== DATA LINES ==

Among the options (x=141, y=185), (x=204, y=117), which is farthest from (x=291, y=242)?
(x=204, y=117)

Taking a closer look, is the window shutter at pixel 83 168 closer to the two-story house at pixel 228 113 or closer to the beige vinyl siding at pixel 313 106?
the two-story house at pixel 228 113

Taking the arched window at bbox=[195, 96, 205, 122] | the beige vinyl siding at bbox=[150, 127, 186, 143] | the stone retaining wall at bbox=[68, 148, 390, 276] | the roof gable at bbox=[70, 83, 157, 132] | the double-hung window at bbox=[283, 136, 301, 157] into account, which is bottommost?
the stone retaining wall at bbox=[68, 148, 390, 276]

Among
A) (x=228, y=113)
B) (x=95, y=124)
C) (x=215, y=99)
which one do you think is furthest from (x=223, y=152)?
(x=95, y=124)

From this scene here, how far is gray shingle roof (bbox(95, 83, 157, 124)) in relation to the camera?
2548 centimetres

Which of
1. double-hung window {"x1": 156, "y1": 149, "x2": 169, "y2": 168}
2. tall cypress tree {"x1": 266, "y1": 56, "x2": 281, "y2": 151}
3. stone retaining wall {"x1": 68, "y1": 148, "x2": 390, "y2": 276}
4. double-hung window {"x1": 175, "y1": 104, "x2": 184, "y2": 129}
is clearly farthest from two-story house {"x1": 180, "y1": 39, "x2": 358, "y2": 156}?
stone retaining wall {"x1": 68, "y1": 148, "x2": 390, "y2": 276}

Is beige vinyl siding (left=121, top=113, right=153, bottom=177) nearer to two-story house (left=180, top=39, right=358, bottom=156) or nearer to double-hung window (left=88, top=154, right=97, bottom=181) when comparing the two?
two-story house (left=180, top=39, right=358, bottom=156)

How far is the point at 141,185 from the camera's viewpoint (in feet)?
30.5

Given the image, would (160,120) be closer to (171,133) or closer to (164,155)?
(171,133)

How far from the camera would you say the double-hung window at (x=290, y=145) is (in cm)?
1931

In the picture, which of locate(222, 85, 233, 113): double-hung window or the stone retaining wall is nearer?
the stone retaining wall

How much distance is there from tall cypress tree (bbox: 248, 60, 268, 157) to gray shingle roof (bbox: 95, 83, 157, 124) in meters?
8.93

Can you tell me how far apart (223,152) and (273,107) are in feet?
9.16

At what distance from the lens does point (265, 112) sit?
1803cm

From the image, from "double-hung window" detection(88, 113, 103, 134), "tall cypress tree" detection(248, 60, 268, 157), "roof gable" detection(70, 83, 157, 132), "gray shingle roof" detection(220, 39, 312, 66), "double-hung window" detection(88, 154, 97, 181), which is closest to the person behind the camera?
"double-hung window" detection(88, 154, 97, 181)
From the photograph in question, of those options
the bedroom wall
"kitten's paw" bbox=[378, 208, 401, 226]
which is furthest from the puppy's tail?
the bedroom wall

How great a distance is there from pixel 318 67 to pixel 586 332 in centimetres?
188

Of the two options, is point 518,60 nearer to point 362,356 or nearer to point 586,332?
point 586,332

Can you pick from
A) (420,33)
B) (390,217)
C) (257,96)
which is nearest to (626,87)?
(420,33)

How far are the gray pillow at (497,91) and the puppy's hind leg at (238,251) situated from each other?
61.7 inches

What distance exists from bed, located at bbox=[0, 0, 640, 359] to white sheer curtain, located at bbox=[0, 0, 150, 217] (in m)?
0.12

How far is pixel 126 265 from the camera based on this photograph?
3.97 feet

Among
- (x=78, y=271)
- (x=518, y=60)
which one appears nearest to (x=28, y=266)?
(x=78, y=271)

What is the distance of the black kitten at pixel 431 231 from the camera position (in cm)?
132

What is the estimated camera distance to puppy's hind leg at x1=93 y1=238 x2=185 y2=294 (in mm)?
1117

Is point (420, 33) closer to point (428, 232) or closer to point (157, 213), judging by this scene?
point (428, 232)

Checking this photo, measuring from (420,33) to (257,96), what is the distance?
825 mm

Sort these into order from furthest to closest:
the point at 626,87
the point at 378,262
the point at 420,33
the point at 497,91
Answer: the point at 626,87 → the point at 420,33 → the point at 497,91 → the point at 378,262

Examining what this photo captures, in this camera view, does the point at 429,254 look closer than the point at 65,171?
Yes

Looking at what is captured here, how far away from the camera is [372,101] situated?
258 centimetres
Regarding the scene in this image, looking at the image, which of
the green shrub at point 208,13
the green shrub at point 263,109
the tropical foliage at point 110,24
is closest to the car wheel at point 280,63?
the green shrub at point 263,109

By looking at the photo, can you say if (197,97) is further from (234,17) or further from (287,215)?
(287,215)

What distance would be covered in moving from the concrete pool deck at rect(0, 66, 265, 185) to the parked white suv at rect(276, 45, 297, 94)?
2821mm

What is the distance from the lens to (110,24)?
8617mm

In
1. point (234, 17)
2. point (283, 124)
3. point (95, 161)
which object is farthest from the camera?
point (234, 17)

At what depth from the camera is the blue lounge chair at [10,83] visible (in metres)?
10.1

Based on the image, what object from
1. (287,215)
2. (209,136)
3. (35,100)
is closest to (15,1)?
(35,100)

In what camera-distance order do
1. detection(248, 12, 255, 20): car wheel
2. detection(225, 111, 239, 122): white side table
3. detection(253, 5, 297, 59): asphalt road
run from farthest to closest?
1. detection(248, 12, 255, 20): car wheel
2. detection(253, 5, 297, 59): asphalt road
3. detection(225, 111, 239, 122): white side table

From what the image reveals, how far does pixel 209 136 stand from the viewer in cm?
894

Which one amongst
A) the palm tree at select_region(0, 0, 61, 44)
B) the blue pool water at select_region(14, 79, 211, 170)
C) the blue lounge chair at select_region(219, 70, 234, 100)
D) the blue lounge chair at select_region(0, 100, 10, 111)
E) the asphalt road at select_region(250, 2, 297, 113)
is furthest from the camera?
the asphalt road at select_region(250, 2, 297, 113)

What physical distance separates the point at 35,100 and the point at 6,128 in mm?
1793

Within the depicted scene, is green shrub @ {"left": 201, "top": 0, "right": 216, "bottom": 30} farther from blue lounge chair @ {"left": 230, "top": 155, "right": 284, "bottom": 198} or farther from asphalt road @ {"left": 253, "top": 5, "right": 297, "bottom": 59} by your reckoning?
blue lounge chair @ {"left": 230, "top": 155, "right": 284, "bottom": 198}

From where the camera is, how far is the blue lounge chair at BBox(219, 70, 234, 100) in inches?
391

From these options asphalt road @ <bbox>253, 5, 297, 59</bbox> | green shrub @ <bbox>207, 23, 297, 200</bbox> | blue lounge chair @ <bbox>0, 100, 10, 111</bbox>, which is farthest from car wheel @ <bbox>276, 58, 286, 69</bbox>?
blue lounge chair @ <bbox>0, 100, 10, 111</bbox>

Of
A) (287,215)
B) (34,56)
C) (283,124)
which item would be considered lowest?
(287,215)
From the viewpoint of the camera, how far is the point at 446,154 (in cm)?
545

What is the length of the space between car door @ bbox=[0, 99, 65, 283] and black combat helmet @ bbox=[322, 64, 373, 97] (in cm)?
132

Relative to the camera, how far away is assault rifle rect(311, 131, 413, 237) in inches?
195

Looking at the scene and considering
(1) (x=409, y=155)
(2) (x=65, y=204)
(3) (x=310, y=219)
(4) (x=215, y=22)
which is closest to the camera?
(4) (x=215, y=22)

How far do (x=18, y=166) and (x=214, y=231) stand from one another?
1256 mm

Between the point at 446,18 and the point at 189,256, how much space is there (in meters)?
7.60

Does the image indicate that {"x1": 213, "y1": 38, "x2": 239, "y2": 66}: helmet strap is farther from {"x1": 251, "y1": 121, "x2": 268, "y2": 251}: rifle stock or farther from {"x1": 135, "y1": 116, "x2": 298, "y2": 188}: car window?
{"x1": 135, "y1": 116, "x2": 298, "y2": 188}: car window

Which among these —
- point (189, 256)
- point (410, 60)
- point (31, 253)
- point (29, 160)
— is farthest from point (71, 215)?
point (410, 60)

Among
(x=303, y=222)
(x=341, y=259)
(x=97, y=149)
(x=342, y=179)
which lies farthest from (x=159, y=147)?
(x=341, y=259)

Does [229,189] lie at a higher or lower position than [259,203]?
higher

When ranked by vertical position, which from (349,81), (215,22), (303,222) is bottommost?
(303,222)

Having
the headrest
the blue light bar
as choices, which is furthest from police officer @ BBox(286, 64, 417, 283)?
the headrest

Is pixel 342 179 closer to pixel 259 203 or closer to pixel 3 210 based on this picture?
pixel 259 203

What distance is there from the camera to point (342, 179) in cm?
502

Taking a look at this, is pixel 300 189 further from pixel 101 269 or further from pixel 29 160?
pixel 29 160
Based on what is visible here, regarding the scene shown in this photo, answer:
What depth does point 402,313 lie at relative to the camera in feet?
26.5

===
== DATA LINES ==

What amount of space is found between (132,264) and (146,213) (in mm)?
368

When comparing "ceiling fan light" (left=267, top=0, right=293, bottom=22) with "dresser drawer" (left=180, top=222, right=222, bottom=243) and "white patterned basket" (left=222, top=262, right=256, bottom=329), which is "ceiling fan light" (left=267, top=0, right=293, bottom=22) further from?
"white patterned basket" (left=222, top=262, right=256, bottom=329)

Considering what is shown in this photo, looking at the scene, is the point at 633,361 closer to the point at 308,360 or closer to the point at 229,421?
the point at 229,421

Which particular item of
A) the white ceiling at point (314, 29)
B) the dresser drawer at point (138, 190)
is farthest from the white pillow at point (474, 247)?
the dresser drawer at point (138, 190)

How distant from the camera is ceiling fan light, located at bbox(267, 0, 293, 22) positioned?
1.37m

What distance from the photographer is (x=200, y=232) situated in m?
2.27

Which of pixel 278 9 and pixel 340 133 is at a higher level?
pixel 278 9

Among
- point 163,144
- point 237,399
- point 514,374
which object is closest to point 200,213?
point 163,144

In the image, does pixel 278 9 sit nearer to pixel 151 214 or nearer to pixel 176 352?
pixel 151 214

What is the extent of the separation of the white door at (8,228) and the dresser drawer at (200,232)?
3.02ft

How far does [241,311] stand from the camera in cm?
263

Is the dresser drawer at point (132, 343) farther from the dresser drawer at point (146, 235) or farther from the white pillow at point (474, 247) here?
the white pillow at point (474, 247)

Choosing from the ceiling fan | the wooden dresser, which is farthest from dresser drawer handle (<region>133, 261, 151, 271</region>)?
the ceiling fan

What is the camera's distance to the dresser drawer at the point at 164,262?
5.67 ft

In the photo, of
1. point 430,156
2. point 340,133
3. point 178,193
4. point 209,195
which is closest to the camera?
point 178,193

===

CHALLENGE: Return every line from both blocks above that contains the word "space".

OUTPUT FOR THIS EXERCISE:
What is the length of the space between car door @ bbox=[0, 99, 65, 283] and black combat helmet @ bbox=[322, 64, 373, 97] (in cm)?
Between the point at 446,18 and the point at 189,256, how much space is there (in meters)?
What amount of space is found between (132,264) and (146,213) (in mm)?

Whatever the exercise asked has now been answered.